**WHAT YOU NEED TO DO**
State the number of lines in these records holding "interaction". Say nothing more.
------ MATERIAL FOR THIS TASK
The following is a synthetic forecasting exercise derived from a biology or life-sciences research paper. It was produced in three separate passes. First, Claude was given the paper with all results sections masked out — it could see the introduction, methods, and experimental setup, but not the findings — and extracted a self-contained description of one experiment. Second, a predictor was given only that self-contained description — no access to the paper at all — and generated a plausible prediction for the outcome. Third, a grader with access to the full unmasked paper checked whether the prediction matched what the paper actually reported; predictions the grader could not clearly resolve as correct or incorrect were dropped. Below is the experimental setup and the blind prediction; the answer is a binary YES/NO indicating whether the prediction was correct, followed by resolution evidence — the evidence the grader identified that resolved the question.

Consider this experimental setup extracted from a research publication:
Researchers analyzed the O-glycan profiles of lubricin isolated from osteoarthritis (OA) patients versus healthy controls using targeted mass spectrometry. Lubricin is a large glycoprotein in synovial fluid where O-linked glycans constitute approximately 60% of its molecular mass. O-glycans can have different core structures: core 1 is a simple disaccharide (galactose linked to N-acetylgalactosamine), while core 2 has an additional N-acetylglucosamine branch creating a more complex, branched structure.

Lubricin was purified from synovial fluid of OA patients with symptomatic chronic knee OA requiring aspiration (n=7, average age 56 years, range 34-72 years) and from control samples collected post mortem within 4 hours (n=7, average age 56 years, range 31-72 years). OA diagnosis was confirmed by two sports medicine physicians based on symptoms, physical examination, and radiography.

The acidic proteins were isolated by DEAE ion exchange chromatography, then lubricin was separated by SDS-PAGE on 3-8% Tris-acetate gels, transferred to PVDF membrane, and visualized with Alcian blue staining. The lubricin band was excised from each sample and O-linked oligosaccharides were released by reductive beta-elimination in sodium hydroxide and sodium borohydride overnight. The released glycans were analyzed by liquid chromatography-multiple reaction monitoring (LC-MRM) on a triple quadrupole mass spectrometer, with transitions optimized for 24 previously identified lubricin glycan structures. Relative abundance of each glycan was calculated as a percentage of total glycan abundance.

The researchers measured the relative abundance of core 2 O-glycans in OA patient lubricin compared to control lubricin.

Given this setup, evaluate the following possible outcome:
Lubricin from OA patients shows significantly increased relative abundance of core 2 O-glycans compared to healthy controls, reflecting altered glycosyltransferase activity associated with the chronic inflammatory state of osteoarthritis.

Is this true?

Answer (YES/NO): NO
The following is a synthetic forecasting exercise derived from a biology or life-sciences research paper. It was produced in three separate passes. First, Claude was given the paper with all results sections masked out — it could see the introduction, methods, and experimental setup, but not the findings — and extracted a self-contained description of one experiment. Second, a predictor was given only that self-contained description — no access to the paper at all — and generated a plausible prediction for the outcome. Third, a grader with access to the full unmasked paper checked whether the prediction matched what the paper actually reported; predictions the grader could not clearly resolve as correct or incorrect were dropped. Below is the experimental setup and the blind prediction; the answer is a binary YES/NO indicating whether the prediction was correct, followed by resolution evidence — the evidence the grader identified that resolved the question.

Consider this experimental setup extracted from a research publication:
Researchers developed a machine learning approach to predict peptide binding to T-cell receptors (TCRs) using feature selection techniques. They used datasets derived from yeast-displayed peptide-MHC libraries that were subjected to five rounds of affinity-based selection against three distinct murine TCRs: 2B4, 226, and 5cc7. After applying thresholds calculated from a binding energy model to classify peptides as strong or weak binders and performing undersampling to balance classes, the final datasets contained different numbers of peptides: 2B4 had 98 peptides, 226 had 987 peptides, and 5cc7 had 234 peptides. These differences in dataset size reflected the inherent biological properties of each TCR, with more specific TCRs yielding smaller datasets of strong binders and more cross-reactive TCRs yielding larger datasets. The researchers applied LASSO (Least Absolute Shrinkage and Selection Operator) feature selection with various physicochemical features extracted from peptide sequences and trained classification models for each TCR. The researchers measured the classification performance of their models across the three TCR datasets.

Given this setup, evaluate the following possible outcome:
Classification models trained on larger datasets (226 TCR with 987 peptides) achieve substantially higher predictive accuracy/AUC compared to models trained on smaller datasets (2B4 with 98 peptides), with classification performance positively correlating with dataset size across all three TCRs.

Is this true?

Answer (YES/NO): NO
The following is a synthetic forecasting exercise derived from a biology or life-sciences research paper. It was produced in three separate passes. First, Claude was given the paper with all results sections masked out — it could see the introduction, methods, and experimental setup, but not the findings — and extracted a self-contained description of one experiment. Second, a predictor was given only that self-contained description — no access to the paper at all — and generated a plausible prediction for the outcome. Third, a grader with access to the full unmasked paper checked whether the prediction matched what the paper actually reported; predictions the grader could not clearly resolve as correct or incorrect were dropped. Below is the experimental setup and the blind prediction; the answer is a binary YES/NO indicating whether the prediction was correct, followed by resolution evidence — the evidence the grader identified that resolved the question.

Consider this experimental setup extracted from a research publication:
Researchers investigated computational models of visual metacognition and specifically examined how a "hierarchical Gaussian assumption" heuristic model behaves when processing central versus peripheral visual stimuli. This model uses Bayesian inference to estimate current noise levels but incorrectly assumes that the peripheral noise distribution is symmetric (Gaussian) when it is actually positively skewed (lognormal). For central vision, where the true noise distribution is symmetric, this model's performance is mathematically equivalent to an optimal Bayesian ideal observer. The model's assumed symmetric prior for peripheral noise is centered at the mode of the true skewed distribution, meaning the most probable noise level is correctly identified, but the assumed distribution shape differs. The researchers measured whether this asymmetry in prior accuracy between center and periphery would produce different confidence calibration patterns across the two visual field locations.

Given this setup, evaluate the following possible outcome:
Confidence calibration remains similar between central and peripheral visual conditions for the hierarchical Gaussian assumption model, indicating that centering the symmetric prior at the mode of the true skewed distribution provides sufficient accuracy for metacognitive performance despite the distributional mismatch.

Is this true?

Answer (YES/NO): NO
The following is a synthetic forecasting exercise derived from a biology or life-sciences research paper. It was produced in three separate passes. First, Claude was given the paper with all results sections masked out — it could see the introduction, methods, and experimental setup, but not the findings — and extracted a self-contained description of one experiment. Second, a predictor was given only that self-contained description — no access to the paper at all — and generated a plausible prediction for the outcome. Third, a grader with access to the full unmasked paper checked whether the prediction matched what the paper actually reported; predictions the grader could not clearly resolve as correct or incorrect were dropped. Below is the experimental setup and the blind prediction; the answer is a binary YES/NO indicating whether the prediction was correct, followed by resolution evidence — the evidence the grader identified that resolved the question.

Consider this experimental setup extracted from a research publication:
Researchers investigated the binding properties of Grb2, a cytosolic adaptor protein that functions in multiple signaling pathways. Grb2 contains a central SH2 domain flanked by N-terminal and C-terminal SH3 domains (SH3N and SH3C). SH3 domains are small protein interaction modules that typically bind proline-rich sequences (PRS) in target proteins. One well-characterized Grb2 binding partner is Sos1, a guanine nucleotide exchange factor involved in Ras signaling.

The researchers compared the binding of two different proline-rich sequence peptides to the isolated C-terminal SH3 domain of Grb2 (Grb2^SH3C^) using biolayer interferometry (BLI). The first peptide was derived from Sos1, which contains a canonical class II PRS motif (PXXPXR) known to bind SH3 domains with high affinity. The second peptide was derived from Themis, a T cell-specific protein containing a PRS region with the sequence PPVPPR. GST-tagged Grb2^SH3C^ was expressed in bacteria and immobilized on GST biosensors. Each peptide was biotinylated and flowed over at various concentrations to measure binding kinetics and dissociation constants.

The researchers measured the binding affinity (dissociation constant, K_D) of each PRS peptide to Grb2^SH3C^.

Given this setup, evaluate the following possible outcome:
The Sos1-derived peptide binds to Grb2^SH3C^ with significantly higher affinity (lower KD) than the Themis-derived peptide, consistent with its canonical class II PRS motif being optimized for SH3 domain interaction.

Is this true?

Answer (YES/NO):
------------
**EXERCISE RESPONSE**
2